Re-keying / sub-keying a stream without repartitioning

This is something that has come up before on the list, but in a different
context.  I have a need to rekey a stream but would prefer the stream to
not be repartitioned.  There is no gain to repartitioning, as the new
partition key is a composite of the stream key, going from a key of A to a
key of (A, B), so all values for the resulting streams are already being
rerouted to the same node and repartitioning them to other nodes would
simply generate unnecessary network traffic and serde overhead.

Unlike previous use cases, I am not trying to perform aggregate
operations.  Instead I am executing CEP patterns.  Some patterns apply the
the stream keyed by A and some on the stream keyed by (A,B).

The API does not appear to have an obvious solution to this situation.
keyBy() will repartition and there is isn't something like subKey() to
subpartion a stream without repartitioning (e.g. keyBy(A).subKey(B)).

I suppose I could accomplish it by using partitionCustom(), ignoring the
second element in the key, and delegating to the default partitioner
passing it only the first element, thus resulting in no change of task
assignment.

Thoughts?

Re: Re-keying / sub-keying a stream without repartitioning

Posted by Elias Levy <fe...@gmail.com>.
On Wed, Apr 26, 2017 at 5:11 AM, Aljoscha Krettek <al...@apache.org>
wrote:

> I did spend some time thinking about this and we had the idea for a while
> now to add an operation like “keyByWithoutPartitioning()” (name not final
> ;-) that would allow the user to tell the system that we don’t have to do a
> reshuffle.
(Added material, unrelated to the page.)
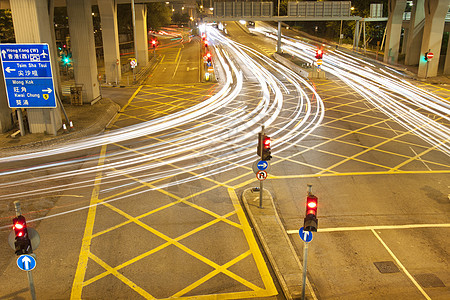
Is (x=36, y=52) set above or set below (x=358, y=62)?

This would work if the key-type (and keys) would stay exactly
> the same.
>
> I think it wouldn’t work for your case because the key type changes and
> elements for key (A, B) would normally be reshuffled to different instances
> than with key (A), i.e. (1, 1) does not belong to the same key-group as
> (1). Would you agree that this happens in your case?
>

It happens if I use keyBy().  But there is no need for it to happen, which
is why I was asking about rekeying without repartitioning.  The stream is
already partitioned by A, so all elements of a new stream keyed by (A,B)
are already being processed by the local task.  Reshuffling as a result of
rekeying would have no benefit and would double the network traffic.  It is
why I suggested subKey(B) may be a good to clearly indicate that the new
key just sub-partitions the existing key partition without requiring
reshuffling.

Why would you not be able to use a different key type with
keyByWithoutRepartitioning()?

Re: Re-keying / sub-keying a stream without repartitioning

Posted by Aljoscha Krettek <al...@apache.org>.
Hi Elias,
sorry for the delay, this must have fallen under the table after Flink Forward.
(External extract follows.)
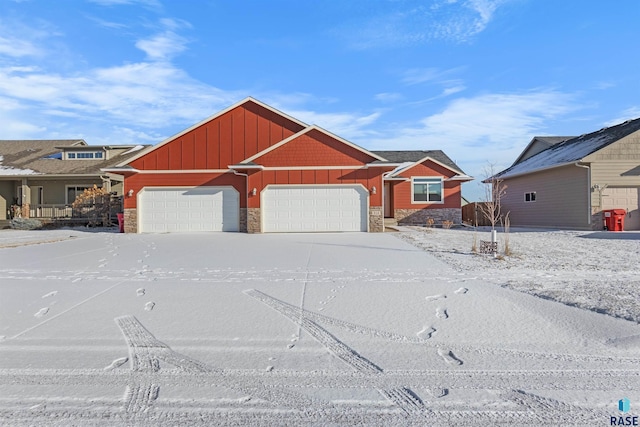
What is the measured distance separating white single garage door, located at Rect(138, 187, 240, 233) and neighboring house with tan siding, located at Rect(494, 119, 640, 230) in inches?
608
I did spend some time thinking about this and we had the idea for a while now to add an operation like “keyByWithoutPartitioning()” (name not final ;-) that would allow the user to tell the system that we don’t have to do a reshuffle. This would work if the key-type (and keys) would stay exactly the same.
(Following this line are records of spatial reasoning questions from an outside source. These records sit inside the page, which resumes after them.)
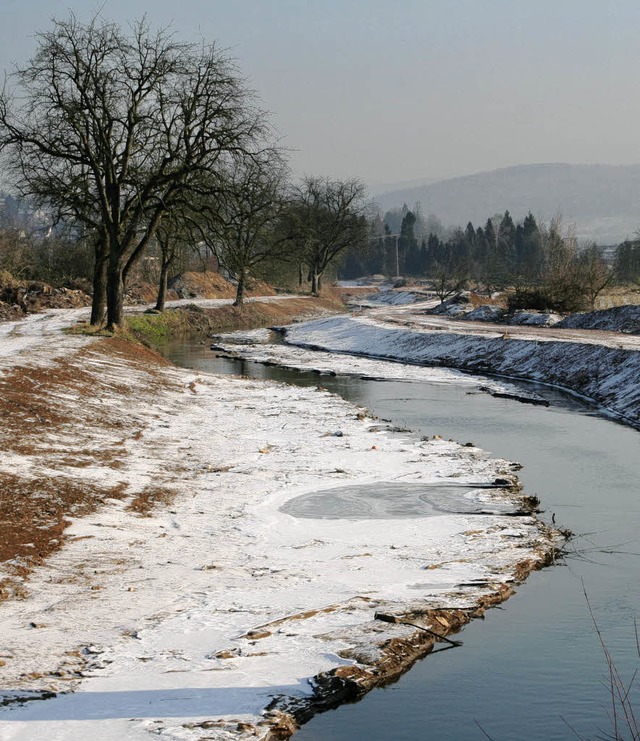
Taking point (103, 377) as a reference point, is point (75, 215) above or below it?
above

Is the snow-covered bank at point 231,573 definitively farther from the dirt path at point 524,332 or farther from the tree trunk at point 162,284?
the tree trunk at point 162,284

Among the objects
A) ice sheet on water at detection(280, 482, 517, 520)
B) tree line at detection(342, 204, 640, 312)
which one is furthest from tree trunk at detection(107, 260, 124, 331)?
tree line at detection(342, 204, 640, 312)

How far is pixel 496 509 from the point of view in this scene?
14.3m

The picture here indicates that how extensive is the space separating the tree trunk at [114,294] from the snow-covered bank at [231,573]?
1171cm

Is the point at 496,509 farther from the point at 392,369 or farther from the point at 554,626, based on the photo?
the point at 392,369

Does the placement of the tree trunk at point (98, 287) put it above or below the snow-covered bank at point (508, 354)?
above

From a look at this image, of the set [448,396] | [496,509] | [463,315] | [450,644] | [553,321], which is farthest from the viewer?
[463,315]

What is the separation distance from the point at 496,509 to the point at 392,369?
23.6 meters

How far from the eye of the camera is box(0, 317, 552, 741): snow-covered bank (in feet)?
25.8

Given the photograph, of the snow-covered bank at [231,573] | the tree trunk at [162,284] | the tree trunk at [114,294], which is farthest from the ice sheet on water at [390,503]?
the tree trunk at [162,284]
I think it wouldn’t work for your case because the key type changes and elements for key (A, B) would normally be reshuffled to different instances than with key (A), i.e. (1, 1) does not belong to the same key-group as (1). Would you agree that this happens in your case?

Best,
Aljoscha 

> On 25. Apr 2017, at 23:32, Elias Levy <fe...@gmail.com> wrote:
> 
> Anyone?
> 
> On Fri, Apr 21, 2017 at 10:15 PM, Elias Levy <fearsome.lucidity@gmail.com <ma...@gmail.com>> wrote:
> This is something that has come up before on the list, but in a different context.  I have a need to rekey a stream but would prefer the stream to not be repartitioned.  There is no gain to repartitioning, as the new partition key is a composite of the stream key, going from a key of A to a key of (A, B), so all values for the resulting streams are already being rerouted to the same node and repartitioning them to other nodes would simply generate unnecessary network traffic and serde overhead.
> 
> Unlike previous use cases, I am not trying to perform aggregate operations.  Instead I am executing CEP patterns.  Some patterns apply the the stream keyed by A and some on the stream keyed by (A,B).
> 
> The API does not appear to have an obvious solution to this situation. keyBy() will repartition and there is isn't something like subKey() to subpartion a stream without repartitioning (e.g. keyBy(A).subKey(B)).
> 
> I suppose I could accomplish it by using partitionCustom(), ignoring the second element in the key, and delegating to the default partitioner passing it only the first element, thus resulting in no change of task assignment.
> 
> Thoughts?
> 


Re: Re-keying / sub-keying a stream without repartitioning

Posted by Elias Levy <fe...@gmail.com>.
Anyone?

On Fri, Apr 21, 2017 at 10:15 PM, Elias Levy <fe...@gmail.com>
wrote:

> This is something that has come up before on the list, but in a different
> context.  I have a need to rekey a stream but would prefer the stream to
> not be repartitioned.  There is no gain to repartitioning, as the new
> partition key is a composite of the stream key, going from a key of A to a
> key of (A, B), so all values for the resulting streams are already being
> rerouted to the same node and repartitioning them to other nodes would
> simply generate unnecessary network traffic and serde overhead.
>
> Unlike previous use cases, I am not trying to perform aggregate
> operations.  Instead I am executing CEP patterns.  Some patterns apply the
> the stream keyed by A and some on the stream keyed by (A,B).
>
> The API does not appear to have an obvious solution to this situation.
> keyBy() will repartition and there is isn't something like subKey() to
> subpartion a stream without repartitioning (e.g. keyBy(A).subKey(B)).
>
> I suppose I could accomplish it by using partitionCustom(), ignoring the
> second element in the key, and delegating to the default partitioner
> passing it only the first element, thus resulting in no change of task
> assignment.
>
> Thoughts?
>